#### [GOAL OF THE EXERCISE]
Could you copy out all of the entries exactly?

>>>>

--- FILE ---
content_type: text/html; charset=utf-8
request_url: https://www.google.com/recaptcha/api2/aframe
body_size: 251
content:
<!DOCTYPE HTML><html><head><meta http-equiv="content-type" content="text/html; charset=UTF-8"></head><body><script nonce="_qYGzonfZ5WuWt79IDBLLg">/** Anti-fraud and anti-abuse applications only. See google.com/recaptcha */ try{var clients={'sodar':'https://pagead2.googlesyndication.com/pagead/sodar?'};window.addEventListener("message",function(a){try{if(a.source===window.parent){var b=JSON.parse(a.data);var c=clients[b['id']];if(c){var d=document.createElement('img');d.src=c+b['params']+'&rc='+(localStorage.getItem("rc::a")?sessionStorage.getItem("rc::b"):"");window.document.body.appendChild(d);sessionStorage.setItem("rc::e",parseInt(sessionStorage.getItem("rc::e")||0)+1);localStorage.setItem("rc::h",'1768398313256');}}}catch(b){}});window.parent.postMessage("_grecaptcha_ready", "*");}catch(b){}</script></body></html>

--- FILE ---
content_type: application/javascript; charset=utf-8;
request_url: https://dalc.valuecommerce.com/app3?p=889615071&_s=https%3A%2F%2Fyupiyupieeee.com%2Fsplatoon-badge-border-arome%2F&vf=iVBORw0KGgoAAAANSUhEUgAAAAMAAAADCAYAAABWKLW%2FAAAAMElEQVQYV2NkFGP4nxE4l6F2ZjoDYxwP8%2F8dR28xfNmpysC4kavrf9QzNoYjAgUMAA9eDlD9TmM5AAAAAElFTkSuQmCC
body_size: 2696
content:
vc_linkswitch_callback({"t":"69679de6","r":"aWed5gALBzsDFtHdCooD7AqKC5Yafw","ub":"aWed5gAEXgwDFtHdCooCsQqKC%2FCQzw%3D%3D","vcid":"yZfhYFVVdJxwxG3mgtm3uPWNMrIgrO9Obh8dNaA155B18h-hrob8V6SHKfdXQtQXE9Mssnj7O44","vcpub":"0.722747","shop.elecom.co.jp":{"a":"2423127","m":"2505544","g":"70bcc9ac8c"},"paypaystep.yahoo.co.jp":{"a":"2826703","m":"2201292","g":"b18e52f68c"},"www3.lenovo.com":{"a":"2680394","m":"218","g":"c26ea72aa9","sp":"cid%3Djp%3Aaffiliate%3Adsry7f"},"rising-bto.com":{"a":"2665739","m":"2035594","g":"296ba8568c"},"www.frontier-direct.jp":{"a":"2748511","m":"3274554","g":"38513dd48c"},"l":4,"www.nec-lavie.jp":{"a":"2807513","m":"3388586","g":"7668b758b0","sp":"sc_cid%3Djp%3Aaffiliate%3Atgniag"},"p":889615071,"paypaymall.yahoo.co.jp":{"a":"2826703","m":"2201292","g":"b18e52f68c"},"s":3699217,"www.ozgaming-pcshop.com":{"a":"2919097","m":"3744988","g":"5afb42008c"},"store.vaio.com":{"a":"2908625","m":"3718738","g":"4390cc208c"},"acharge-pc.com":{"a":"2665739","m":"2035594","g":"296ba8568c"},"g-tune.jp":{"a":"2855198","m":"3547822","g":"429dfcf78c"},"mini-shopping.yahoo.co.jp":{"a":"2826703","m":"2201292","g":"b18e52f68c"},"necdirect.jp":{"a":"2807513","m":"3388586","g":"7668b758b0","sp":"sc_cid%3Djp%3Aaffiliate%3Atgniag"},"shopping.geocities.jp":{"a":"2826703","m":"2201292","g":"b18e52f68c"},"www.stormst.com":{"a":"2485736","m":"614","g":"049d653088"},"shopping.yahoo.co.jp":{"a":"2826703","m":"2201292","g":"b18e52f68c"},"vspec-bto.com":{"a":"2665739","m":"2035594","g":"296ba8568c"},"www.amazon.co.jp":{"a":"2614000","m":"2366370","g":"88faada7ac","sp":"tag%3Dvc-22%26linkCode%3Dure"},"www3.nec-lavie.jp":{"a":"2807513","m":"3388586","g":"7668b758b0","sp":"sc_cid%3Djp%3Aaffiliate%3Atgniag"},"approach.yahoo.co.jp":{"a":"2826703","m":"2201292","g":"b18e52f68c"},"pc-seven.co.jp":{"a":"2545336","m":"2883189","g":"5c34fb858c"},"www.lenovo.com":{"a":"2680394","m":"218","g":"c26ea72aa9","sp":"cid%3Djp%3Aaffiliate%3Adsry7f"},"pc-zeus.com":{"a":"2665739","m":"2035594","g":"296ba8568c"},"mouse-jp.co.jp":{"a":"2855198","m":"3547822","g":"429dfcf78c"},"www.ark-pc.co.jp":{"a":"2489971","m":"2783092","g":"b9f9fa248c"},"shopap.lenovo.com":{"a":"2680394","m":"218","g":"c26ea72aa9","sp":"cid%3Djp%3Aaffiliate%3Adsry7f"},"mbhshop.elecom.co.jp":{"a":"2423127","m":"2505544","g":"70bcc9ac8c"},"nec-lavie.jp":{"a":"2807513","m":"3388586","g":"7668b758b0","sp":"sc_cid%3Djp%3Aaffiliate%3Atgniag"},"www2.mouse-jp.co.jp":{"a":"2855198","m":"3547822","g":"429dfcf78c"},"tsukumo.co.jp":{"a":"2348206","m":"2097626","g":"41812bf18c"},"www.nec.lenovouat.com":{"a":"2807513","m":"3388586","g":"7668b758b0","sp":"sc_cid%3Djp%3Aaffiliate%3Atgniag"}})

<<<<

#### [RESPONSE TO THE TASK]
--- FILE ---
content_type: text/html; charset=utf-8
request_url: https://www.google.com/recaptcha/api2/aframe
body_size: 251
content:
<!DOCTYPE HTML><html><head><meta http-equiv="content-type" content="text/html; charset=UTF-8"></head><body><script nonce="_qYGzonfZ5WuWt79IDBLLg">/** Anti-fraud and anti-abuse applications only. See google.com/recaptcha */ try{var clients={'sodar':'https://pagead2.googlesyndication.com/pagead/sodar?'};window.addEventListener("message",function(a){try{if(a.source===window.parent){var b=JSON.parse(a.data);var c=clients[b['id']];if(c){var d=document.createElement('img');d.src=c+b['params']+'&rc='+(localStorage.getItem("rc::a")?sessionStorage.getItem("rc::b"):"");window.document.body.appendChild(d);sessionStorage.setItem("rc::e",parseInt(sessionStorage.getItem("rc::e")||0)+1);localStorage.setItem("rc::h",'1768398313256');}}}catch(b){}});window.parent.postMessage("_grecaptcha_ready", "*");}catch(b){}</script></body></html>

--- FILE ---
content_type: application/javascript; charset=utf-8;
request_url: https://dalc.valuecommerce.com/app3?p=889615071&_s=https%3A%2F%2Fyupiyupieeee.com%2Fsplatoon-badge-border-arome%2F&vf=iVBORw0KGgoAAAANSUhEUgAAAAMAAAADCAYAAABWKLW%2FAAAAMElEQVQYV2NkFGP4nxE4l6F2ZjoDYxwP8%2F8dR28xfNmpysC4kavrf9QzNoYjAgUMAA9eDlD9TmM5AAAAAElFTkSuQmCC
body_size: 2696
content:
vc_linkswitch_callback({"t":"69679de6","r":"aWed5gALBzsDFtHdCooD7AqKC5Yafw","ub":"aWed5gAEXgwDFtHdCooCsQqKC%2FCQzw%3D%3D","vcid":"yZfhYFVVdJxwxG3mgtm3uPWNMrIgrO9Obh8dNaA155B18h-hrob8V6SHKfdXQtQXE9Mssnj7O44","vcpub":"0.722747","shop.elecom.co.jp":{"a":"2423127","m":"2505544","g":"70bcc9ac8c"},"paypaystep.yahoo.co.jp":{"a":"2826703","m":"2201292","g":"b18e52f68c"},"www3.lenovo.com":{"a":"2680394","m":"218","g":"c26ea72aa9","sp":"cid%3Djp%3Aaffiliate%3Adsry7f"},"rising-bto.com":{"a":"2665739","m":"2035594","g":"296ba8568c"},"www.frontier-direct.jp":{"a":"2748511","m":"3274554","g":"38513dd48c"},"l":4,"www.nec-lavie.jp":{"a":"2807513","m":"3388586","g":"7668b758b0","sp":"sc_cid%3Djp%3Aaffiliate%3Atgniag"},"p":889615071,"paypaymall.yahoo.co.jp":{"a":"2826703","m":"2201292","g":"b18e52f68c"},"s":3699217,"www.ozgaming-pcshop.com":{"a":"2919097","m":"3744988","g":"5afb42008c"},"store.vaio.com":{"a":"2908625","m":"3718738","g":"4390cc208c"},"acharge-pc.com":{"a":"2665739","m":"2035594","g":"296ba8568c"},"g-tune.jp":{"a":"2855198","m":"3547822","g":"429dfcf78c"},"mini-shopping.yahoo.co.jp":{"a":"2826703","m":"2201292","g":"b18e52f68c"},"necdirect.jp":{"a":"2807513","m":"3388586","g":"7668b758b0","sp":"sc_cid%3Djp%3Aaffiliate%3Atgniag"},"shopping.geocities.jp":{"a":"2826703","m":"2201292","g":"b18e52f68c"},"www.stormst.com":{"a":"2485736","m":"614","g":"049d653088"},"shopping.yahoo.co.jp":{"a":"2826703","m":"2201292","g":"b18e52f68c"},"vspec-bto.com":{"a":"2665739","m":"2035594","g":"296ba8568c"},"www.amazon.co.jp":{"a":"2614000","m":"2366370","g":"88faada7ac","sp":"tag%3Dvc-22%26linkCode%3Dure"},"www3.nec-lavie.jp":{"a":"2807513","m":"3388586","g":"7668b758b0","sp":"sc_cid%3Djp%3Aaffiliate%3Atgniag"},"approach.yahoo.co.jp":{"a":"2826703","m":"2201292","g":"b18e52f68c"},"pc-seven.co.jp":{"a":"2545336","m":"2883189","g":"5c34fb858c"},"www.lenovo.com":{"a":"2680394","m":"218","g":"c26ea72aa9","sp":"cid%3Djp%3Aaffiliate%3Adsry7f"},"pc-zeus.com":{"a":"2665739","m":"2035594","g":"296ba8568c"},"mouse-jp.co.jp":{"a":"2855198","m":"3547822","g":"429dfcf78c"},"www.ark-pc.co.jp":{"a":"2489971","m":"2783092","g":"b9f9fa248c"},"shopap.lenovo.com":{"a":"2680394","m":"218","g":"c26ea72aa9","sp":"cid%3Djp%3Aaffiliate%3Adsry7f"},"mbhshop.elecom.co.jp":{"a":"2423127","m":"2505544","g":"70bcc9ac8c"},"nec-lavie.jp":{"a":"2807513","m":"3388586","g":"7668b758b0","sp":"sc_cid%3Djp%3Aaffiliate%3Atgniag"},"www2.mouse-jp.co.jp":{"a":"2855198","m":"3547822","g":"429dfcf78c"},"tsukumo.co.jp":{"a":"2348206","m":"2097626","g":"41812bf18c"},"www.nec.lenovouat.com":{"a":"2807513","m":"3388586","g":"7668b758b0","sp":"sc_cid%3Djp%3Aaffiliate%3Atgniag"}})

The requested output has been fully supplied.